Quick Execution Steps for Instance Recovery
1. What is Instance Failure? Causes and Impact
1. Major Causes
2. Impact on the Database
2. Mechanism of Instance Recovery: Two Phases
1. (1) Roll Forward (Forward Recovery)
2. (2) Rollback (Backward Recovery)
3. Settings to Shorten Recovery Time (FAST_START_MTTR_TARGET)
4. How to Confirm via the Alert Log
5. Operational Precautions and Prevention
6. FAQ: Frequently Asked Questions
Summary

Quick Execution Steps for Instance Recovery

Instance recovery typically occurs automatically during startup after a failure. The shortest steps a Japanese administrator should take are as follows:

Start the Instance: Execute the STARTUP command from SQL*Plus or a similar tool.
Wait for Automatic Recovery: Oracle verifies the consistency of the control files and automatically initiates recovery.
Confirm Completion: Monitor the alert log for messages such as Completed redo application or Database opened.

1. What is Instance Failure? Causes and Impact

Instance failure refers to a state where the SGA (memory structure) or background processes stop unexpectedly, making the database inaccessible.

Major Causes

Power Issues: Sudden power failure of the server.
OS Failure: System crashes such as a kernel panic.
Hardware Failure: Abnormalities in memory or CPU.
Inappropriate Operations: SHUTDOWN ABORT by an administrator or forcing a process termination (kill) at the OS level.

Impact on the Database

Because the system stops before data in memory (Buffer Cache) is written to disk (Data Files), “inconsistency” occurs where committed data may be lost or uncommitted data remains. The role of recovery is to resolve this.

2. Mechanism of Instance Recovery: Two Phases

Oracle automatically restores consistency during the next startup using “Online Redo Logs” and “UNDO Data.”

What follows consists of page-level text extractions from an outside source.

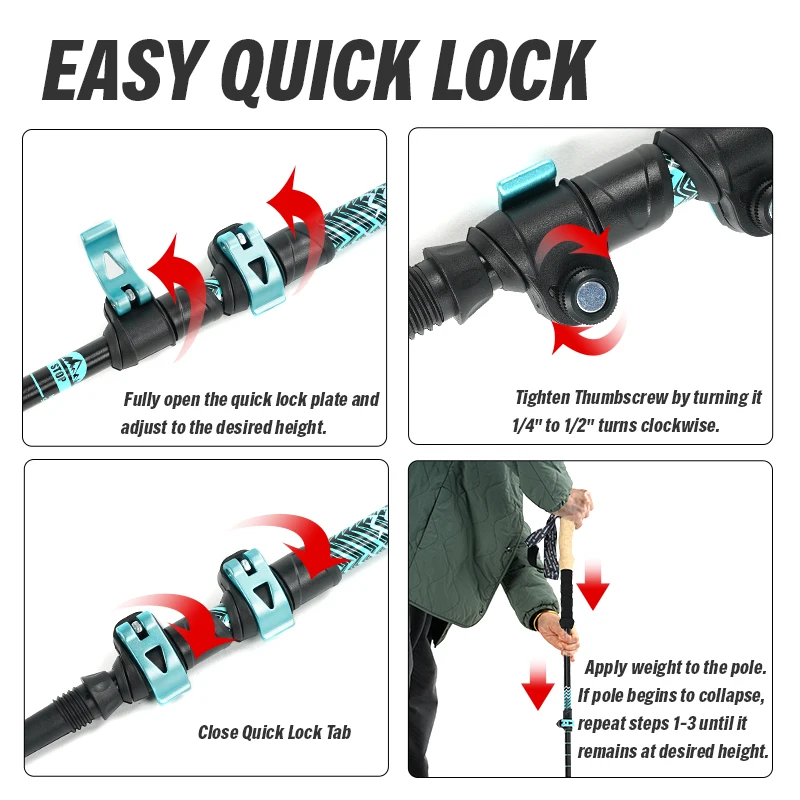 EASY QUICK LOCK

STOP

Fully open the quick lock plate and adjust to the desired height.

Tighten Thumbscrew by turning it 1/4" to 1/2" turns clockwise.

Close Quick Lock Tab

Apply weight to the pole. If pole begins to collapse, repeat steps 1-3 until it remains at desired height.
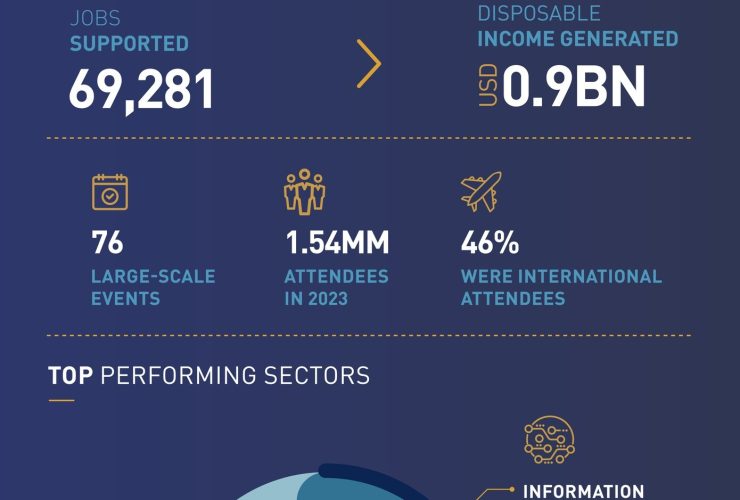 JOBS
SUPPORTED
69,281

DISPOSABLE
INCOME GENERATED
USD 0.9BN

76
LARGE-SCALE EVENTS

1.54MM
ATTENDEES IN 2023

46%
WERE INTERNATIONAL ATTENDEES

TOP PERFORMING SECTORS

INFORMATION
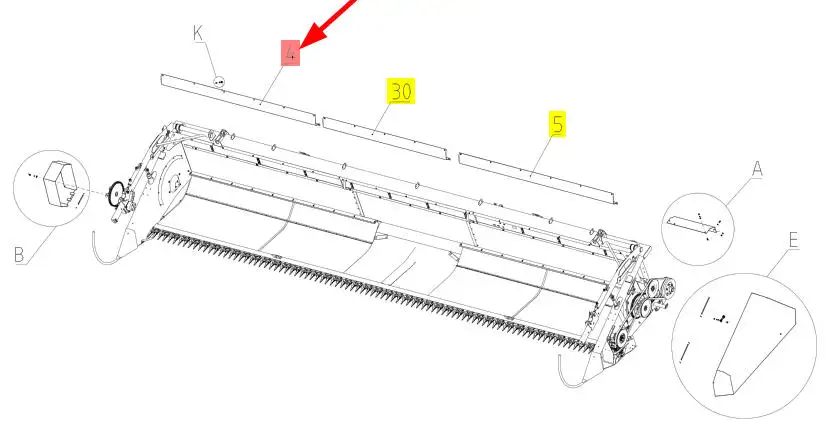 K
4
30
5
A
B
E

(1) Roll Forward (Forward Recovery)

Purpose: To reproduce committed data up to the moment of failure.
Mechanism: Applies all change history recorded in the REDO log files to the data files. At this point, uncommitted data is also included.

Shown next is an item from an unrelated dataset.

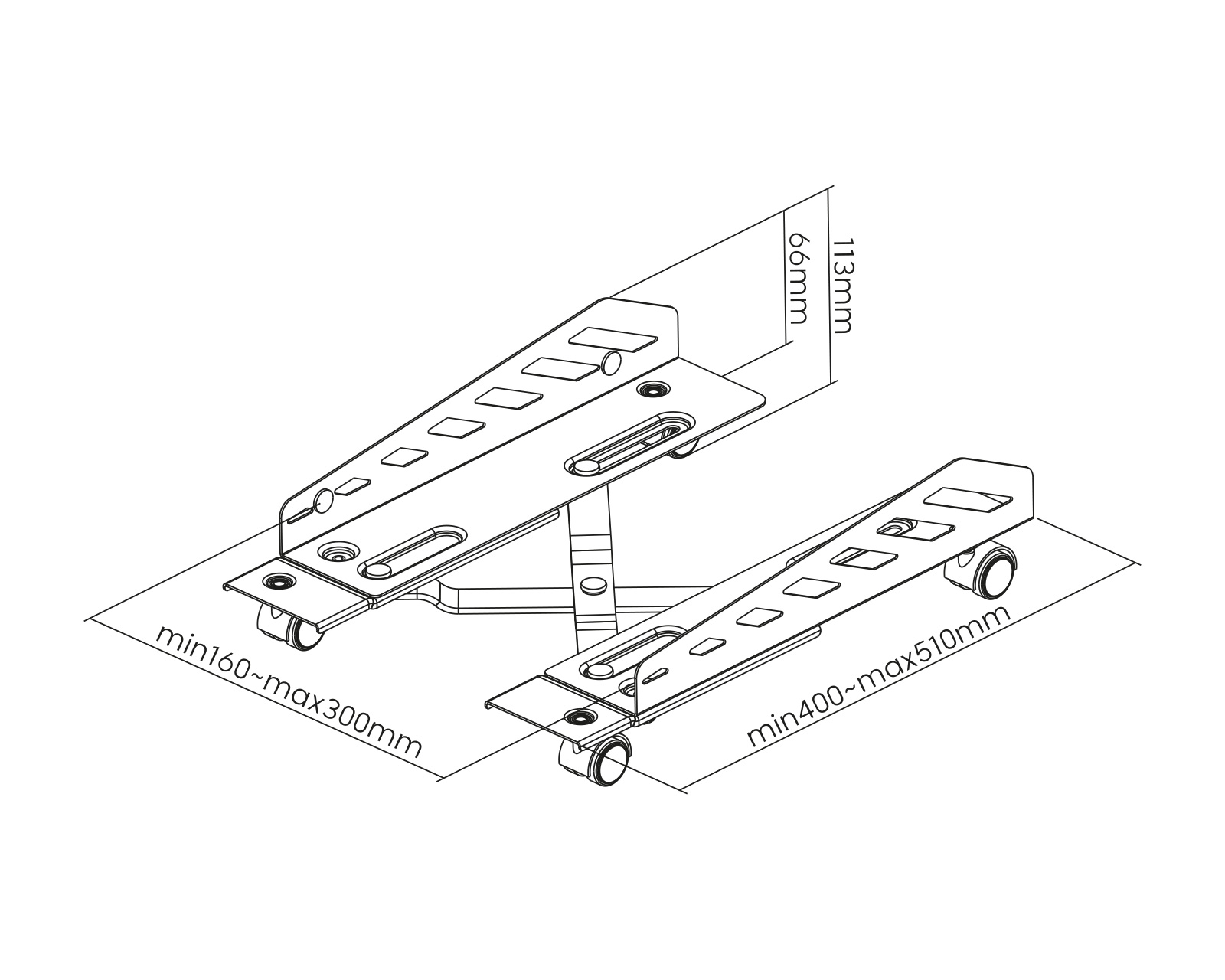 66mm

113mm

min160~max300mm

min400~max510mm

(2) Rollback (Backward Recovery)

Purpose: To undo uncommitted transactions that had not finished at the time of the failure.
Mechanism: Uses information from the UNDO tablespace to return incomplete processes to their pre-failure state. This ensures complete consistency.

3. Settings to Shorten Recovery Time (FAST_START_MTTR_TARGET)

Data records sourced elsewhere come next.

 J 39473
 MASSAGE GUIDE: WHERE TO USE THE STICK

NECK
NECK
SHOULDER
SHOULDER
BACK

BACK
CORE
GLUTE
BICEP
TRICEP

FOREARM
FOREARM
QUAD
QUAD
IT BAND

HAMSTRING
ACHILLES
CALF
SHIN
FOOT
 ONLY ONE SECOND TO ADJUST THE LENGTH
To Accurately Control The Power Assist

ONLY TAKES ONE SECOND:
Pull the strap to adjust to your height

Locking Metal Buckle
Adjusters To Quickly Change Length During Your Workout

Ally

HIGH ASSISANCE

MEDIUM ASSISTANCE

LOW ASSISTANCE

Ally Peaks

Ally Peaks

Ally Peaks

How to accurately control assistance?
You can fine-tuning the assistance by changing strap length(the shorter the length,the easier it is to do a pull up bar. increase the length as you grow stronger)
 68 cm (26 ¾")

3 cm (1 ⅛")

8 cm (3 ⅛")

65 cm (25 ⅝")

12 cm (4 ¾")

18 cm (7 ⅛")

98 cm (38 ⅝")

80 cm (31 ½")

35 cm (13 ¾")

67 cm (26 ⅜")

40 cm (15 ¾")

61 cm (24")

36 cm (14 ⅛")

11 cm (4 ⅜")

In large-scale systems, recovery can take time. This is controlled by the FAST_START_MTTR_TARGET parameter.

Unit: Seconds
Default: 0 (Automatically calculated)
How it works: By setting this value to a shorter duration, Oracle increases the frequency of Checkpoints (writing from memory to disk) to reduce the amount of REDO logs that must be read during recovery.

Configuration Example (Targeting a 30-second recovery):

-- Apply to the entire system (dynamically changeable)
ALTER SYSTEM SET FAST_START_MTTR_TARGET = 30;

Note: If the target value is set too short, the write load of the DBWR (Database Writer) increases, which may impact performance during normal operations.

4. How to Confirm via the Alert Log

Recovery progress can be checked in real-time in the alert log.

Log Check Command (Linux Example):

tail -f $ORACLE_BASE/diag/rdbms/<DB_NAME>/<INSTANCE_NAME>/trace/alert_<INSTANCE_NAME>.log

5. Operational Precautions and Prevention

Instance recovery assumes that the “disks (data files) are not corrupted.”

Preparing for Media Failure: If the disk itself fails, instance recovery cannot fix it. Ensure you obtain backups using RMAN (Recovery Manager) or similar tools.
Resource Monitoring: Thoroughly monitor OS resources to prevent instance termination due to memory exhaustion.
Restoration: While recovery itself is automatic, if specific data is unintentionally missing (because it was uncommitted) after recovery, you must consider Point-in-Time Recovery from a backup.

6. FAQ: Frequently Asked Questions

Q: Can I execute instance recovery manually? A: No. Oracle executes it automatically when it detects inconsistency during startup. There is no command to start it manually.

Q: Can the database be used during rollback? A: Yes. In recent Oracle versions (including 19c), “Fast-Start Fault Recovery” functions, allowing the database to open once the roll forward is complete while performing the rollback in the background. This enables early service resumption.

Q: Does recovery run even after SHUTDOWN IMMEDIATE? A: No. Since IMMEDIATE or NORMAL performs a checkpoint during a clean shutdown, recovery does not occur during the next startup.

Summary

Instance recovery is performed automatically during startup after an abnormal termination.
It consists of two stages: Roll Forward (Redo application) and Rollback (Undo application).
The target time can be adjusted with FAST_START_MTTR_TARGET, but be mindful of the overhead.
It cannot handle disk failures, so regular backups are essential.

This article is based on Oracle Database 19c (screens and default values may differ in other versions).

[reference]
Oracle Database Backup and Recovery Reference, 19c